The US Federal Reserve has started their second round of Quantitative Easing which they announced at their last meeting. The first round of QE (and credit easing) was conducted in the wake of the Lehman bankruptcy. At that stage credit yields were rising despite a lower Fed funds rate and lower short-end UST yields (see chart below). These rising yields led to a further worsening of the fundamental situation and increased the risk of corporate bankruptcy which in turn led to higher yields: the negative feedback loop. As a result, the credit/quantitative easing efforts by the US Fed had a significant impact on market pricing and with that on the economy.
US: Negative feedback loop in 2008/09, but not now
Now, however, neither the level of yields nor the availability of liquidity for the banking sector is holding back the economy. Bond yields have been at historic lows (such as for short-term yields) or at least close (at the longer end). Furthermore, credit-related yields are also at historic low levels, be it in nominal as well as in real terms. Additionally, banks continue to hold a significant amount of excess reserves. In turn, the effect of additional liquidity injection by the US Fed’s Treasury purchases on the real economy in the US should be limited. Rather, the economy is suffering from a lack of aggregate demand which could be eased by additional fiscal spending. But for that the political will is lacking. Overall, despite the additional monetary easing, the outlook for the US economy remains for an extended period of limited growth, but I see only a low risk for a double-dip in the next few quarters. Winter promises to see a slight rebound from the weaker numbers of the last months.

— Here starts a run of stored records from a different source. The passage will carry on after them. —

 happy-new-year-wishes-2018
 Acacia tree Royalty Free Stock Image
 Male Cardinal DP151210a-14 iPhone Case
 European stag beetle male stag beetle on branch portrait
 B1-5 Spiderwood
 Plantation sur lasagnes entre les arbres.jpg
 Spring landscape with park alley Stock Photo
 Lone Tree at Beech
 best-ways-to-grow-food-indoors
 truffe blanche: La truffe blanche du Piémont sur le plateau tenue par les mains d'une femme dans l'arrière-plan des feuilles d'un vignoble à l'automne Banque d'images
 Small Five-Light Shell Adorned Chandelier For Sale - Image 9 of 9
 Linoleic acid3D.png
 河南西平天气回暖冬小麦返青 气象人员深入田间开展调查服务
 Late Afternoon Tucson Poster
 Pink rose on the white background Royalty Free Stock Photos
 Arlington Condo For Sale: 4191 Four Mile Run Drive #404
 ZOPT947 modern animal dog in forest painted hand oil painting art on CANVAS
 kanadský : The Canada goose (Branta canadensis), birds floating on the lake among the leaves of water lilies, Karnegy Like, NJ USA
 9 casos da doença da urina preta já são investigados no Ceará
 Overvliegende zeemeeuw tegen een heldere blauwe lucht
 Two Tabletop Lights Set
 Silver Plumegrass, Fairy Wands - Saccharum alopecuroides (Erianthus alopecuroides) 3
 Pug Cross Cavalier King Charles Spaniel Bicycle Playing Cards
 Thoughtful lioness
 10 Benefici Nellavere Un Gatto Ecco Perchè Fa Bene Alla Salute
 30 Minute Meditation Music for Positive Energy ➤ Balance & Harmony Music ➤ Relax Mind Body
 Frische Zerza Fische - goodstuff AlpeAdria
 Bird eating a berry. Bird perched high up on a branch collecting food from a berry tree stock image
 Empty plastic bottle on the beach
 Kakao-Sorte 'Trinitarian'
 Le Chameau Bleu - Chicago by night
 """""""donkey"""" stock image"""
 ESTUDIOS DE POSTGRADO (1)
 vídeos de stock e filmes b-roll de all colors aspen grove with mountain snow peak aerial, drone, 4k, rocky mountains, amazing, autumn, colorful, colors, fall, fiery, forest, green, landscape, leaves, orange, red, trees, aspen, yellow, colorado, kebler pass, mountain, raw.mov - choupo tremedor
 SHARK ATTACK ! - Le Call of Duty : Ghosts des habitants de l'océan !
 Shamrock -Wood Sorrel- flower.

In the Eurozone, however, the ECB is keen to continue its exit from the exceptional liquidity support measures. This is also evident in the rising money-market rates. Several prominent members of the ECB/national Eurozone central banks also feel at unease with the historic low ECB repo rate.
Indeed, the overall Eurozone growth environment with growth at a non-annualised 0.4% in Q3 and yoy inflation currently running around 1.9% (1.1% for the core rate) suggests that it could withstand a somewhat less accommodative monetary policy environment. However, this is not how things work in the Eurozone. The Eurozone is a combination of unequal economies with the outperforming economies enjoying the most accommodative monetary environment and the underperforming economies suffering from the most restrictive monetary environment.
Most notably Germany could do with higher yields. It is one of my long-held believes that Germany is at the start of a multi-year high-growth period. Given that Germany has the lowest nominal bond yields, it has currently also the lowest real yields and in conjunction with a healthy growth environment, it is relatively easy for corporates and households to access credit. As Germany is outperforming, its monetary environment becomes even more accommodative, reinforcing the upswing.
Eurozone: Negative fedback loop is still alive (10y yields)
On the other side, for example Ireland has much higher nominal yields and given that it suffers from deflation (yoy inflation stood at -0.8% in October), has extremely high real yields. Furthermore, amid the ongoing deep recession, credit is much more difficult to come by for corporates and households. Both, the restrictive credit environment and the highly restrictive level of real yields are reinforcing the deleveraging process and thereby acting to slow down the economy further. This is debt-deflation at its best and results in a downward spiral with the worsening fundamental environment deferring investors, thereby leading to higher yields and with that to ever stronger deleveraging pressures and so on.For the ECB, this poses indeed a difficult task: The largest economy as well as the Eurozone average would demand a less accommodative environment but the peripheral countries need a more accommodative environment. With the help of their traditional rate setting, they only can lower the level of core bond yields. For the group of peripheral countries where the negative feedback loop is alive, the low repo rate environment has limited effects. If the ECB were up to a more activist stance, it could hike the repo rate but at the same time engage in massive credit (sterilised) or quantitative easing (non-sterilised) via buying of peripheral bonds. With that it would achieve both goals: a somewhat less accommodative environment for the economically sound and well-growing countries but a less restrictive stance for the periphery. Furthermore, the ECB’s support for secondary bond prices would also promote private sector demand for these instruments and limit contagion for other peripheral countries.
So far, the ECB bond buying has been very limited and was thereby not able to break the negative feedback loop. Unfortunately, I only see a low probability that the ECB will seriously step up its bond buying efforts given the prominent adversaries of the existing low-scale buying. Rather it seems likely that we continue facing a re-active ECB which will lead to an even easier monetary environment for the north-east but not the periphery. It should not be the US Fed which is engaging on another round of quantitative easing, it should be the ECB! But as it isn’t, the peripheral countries will continue to suffer from a very restrictive monetary policy environment. For the time being, we can continue to watch the Irish domino fall and once the bail-out has been announced, the focus can shift to Portugal and at a later stage to Spain.